| Exercise |
Filter the entries below and copy each line that contains the string "channel".

| Provided information |
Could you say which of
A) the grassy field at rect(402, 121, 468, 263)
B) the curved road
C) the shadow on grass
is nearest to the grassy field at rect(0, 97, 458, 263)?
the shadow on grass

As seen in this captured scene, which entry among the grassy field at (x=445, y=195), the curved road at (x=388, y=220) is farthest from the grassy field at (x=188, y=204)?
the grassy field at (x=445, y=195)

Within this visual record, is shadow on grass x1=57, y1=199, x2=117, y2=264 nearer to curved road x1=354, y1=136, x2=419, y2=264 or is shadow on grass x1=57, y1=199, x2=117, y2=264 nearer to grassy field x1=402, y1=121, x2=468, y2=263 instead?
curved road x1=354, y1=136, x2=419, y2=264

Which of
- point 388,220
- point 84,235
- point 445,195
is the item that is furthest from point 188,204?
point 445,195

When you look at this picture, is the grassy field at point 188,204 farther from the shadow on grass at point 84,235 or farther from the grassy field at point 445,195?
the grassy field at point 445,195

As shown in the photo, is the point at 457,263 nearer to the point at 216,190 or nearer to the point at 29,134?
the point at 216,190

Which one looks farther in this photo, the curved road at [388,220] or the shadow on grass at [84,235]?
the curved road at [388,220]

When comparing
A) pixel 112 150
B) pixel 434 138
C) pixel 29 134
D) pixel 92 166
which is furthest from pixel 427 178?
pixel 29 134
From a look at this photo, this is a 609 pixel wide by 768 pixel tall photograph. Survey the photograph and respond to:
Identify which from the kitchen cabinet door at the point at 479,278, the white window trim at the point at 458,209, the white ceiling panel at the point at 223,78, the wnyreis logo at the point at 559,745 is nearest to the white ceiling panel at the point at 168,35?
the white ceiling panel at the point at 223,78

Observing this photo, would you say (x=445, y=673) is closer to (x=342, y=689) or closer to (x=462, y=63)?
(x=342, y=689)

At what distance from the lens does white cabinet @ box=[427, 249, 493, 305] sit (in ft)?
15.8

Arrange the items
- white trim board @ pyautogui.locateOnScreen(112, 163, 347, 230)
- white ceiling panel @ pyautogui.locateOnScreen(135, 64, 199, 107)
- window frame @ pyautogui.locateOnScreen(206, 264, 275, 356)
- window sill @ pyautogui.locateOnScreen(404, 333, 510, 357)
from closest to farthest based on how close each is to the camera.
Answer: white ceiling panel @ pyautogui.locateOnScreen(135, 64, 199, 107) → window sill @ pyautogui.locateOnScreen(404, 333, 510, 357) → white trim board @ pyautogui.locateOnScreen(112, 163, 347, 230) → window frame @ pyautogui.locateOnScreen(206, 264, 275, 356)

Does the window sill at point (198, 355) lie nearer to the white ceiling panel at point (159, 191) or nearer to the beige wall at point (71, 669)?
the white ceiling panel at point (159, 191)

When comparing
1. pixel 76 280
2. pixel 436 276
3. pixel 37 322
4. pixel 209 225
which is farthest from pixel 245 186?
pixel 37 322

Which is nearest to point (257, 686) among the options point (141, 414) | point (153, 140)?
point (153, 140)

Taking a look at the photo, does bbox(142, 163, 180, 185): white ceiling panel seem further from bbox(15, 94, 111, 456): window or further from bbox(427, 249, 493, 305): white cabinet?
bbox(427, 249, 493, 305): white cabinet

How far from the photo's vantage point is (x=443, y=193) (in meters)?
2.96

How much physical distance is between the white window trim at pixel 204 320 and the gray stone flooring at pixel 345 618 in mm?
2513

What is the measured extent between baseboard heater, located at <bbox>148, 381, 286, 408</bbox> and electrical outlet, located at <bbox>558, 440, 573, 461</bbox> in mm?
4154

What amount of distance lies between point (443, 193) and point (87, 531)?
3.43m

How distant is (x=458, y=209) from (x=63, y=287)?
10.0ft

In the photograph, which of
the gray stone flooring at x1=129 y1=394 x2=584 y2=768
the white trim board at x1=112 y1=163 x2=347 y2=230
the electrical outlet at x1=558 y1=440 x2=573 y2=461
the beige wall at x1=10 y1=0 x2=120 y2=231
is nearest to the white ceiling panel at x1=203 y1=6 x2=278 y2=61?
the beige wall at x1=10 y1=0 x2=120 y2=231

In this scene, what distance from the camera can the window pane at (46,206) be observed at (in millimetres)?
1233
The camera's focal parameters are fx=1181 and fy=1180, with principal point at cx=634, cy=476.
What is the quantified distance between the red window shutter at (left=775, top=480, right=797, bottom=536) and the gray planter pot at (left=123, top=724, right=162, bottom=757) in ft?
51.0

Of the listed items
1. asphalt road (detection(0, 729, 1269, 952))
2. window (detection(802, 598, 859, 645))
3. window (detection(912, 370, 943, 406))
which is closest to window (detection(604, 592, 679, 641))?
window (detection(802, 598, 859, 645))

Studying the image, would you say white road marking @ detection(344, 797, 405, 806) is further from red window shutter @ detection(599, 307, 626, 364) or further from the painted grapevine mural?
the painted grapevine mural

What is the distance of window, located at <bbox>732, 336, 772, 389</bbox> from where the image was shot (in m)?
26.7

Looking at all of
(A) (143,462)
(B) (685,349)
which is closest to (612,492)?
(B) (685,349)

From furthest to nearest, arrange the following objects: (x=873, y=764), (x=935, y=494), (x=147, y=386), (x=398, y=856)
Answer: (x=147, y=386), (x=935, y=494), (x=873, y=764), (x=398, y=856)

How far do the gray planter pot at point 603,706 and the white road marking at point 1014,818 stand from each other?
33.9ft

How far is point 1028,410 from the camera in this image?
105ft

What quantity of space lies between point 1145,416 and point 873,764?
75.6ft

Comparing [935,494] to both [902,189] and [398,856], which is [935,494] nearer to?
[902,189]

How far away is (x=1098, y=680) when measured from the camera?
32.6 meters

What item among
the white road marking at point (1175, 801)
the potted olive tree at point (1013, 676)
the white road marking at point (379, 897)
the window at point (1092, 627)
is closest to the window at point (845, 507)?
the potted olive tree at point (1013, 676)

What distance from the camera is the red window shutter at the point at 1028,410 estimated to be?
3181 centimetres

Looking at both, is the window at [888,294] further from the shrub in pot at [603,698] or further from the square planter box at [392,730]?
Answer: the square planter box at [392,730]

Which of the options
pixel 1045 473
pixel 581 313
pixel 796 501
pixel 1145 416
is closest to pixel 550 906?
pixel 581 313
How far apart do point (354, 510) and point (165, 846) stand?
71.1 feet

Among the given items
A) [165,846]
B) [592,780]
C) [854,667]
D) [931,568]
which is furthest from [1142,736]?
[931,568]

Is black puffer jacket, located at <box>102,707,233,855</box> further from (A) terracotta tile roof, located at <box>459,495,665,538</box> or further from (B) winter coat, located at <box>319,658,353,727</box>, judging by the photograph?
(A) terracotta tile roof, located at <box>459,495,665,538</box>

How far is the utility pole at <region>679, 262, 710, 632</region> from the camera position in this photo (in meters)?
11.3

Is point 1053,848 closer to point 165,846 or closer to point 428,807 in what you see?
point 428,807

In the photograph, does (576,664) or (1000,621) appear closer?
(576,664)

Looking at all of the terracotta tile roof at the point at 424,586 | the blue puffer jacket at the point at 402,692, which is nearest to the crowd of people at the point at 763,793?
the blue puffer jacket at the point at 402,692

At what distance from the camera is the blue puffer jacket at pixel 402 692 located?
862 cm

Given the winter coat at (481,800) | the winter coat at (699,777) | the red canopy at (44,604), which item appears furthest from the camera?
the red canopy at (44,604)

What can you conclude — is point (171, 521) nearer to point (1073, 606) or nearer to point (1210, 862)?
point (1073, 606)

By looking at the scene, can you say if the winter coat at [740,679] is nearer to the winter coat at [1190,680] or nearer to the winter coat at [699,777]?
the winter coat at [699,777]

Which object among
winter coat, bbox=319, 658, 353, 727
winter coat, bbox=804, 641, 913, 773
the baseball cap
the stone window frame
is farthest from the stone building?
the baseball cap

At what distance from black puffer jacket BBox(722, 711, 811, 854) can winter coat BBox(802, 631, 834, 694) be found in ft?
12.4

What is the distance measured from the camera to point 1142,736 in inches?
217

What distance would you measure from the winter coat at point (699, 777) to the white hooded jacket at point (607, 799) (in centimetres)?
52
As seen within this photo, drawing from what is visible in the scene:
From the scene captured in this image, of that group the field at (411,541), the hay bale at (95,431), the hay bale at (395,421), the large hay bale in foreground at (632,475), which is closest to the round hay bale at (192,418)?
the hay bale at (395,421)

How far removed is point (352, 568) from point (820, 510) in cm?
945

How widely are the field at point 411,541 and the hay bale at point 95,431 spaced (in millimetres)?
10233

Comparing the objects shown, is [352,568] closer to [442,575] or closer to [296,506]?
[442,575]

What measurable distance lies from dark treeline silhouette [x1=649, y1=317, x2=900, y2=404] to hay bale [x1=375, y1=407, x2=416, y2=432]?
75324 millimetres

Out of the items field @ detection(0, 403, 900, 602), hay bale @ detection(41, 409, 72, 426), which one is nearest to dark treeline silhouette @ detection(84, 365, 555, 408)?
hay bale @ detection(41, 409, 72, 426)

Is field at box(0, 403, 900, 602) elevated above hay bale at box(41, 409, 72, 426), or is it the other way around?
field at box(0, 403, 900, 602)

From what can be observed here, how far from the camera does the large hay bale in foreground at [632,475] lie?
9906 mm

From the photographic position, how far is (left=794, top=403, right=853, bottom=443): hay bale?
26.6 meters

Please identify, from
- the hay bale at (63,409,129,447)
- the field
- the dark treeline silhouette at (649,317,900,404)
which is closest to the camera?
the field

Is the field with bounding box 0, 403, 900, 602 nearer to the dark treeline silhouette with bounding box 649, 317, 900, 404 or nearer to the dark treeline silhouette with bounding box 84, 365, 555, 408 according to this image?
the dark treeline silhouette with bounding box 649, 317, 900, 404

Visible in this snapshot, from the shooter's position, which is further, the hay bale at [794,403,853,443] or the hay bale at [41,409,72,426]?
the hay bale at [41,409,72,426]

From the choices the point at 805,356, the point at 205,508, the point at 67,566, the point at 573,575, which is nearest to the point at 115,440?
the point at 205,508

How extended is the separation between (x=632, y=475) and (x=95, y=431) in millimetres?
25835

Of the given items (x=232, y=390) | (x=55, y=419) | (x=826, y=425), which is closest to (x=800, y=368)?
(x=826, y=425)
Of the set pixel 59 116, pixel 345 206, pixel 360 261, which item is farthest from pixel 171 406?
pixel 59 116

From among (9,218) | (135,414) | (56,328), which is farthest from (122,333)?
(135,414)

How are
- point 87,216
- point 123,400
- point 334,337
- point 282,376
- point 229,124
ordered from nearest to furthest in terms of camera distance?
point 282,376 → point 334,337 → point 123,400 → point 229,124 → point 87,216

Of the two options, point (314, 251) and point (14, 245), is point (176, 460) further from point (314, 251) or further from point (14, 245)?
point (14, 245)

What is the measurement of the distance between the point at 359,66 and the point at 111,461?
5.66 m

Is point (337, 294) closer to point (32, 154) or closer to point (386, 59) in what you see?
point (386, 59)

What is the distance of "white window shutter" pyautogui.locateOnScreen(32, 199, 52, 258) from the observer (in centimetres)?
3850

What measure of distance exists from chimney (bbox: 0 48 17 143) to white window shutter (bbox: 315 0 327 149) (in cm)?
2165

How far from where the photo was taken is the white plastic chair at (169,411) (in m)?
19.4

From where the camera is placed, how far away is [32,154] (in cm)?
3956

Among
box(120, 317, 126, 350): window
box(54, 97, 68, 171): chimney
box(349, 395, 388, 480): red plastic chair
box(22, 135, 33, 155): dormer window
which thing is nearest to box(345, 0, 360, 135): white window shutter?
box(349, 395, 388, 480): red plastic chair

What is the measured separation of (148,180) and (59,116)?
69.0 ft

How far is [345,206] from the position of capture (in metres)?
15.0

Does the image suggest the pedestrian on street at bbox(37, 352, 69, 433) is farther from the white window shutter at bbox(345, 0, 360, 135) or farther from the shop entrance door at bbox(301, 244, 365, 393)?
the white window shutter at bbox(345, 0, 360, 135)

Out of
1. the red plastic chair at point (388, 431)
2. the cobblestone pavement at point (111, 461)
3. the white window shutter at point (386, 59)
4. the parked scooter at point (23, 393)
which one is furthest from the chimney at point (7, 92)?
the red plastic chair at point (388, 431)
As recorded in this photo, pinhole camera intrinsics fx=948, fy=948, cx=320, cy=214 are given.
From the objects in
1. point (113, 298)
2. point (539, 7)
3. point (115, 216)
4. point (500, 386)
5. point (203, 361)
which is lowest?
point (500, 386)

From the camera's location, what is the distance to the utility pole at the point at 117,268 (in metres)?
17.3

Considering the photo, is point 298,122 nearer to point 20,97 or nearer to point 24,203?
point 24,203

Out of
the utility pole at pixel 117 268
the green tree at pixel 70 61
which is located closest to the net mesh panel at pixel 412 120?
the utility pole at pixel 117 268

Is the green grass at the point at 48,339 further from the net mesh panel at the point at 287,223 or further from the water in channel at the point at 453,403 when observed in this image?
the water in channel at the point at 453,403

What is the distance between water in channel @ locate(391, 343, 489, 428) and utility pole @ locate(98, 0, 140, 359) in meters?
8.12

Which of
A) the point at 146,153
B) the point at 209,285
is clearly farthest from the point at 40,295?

| Correct output |
Is the green grass at the point at 48,339 further from the net mesh panel at the point at 287,223 or further from the water in channel at the point at 453,403 when observed in this image?
the water in channel at the point at 453,403
What is the distance between water in channel @ locate(391, 343, 489, 428) and utility pole @ locate(98, 0, 140, 359) in meters?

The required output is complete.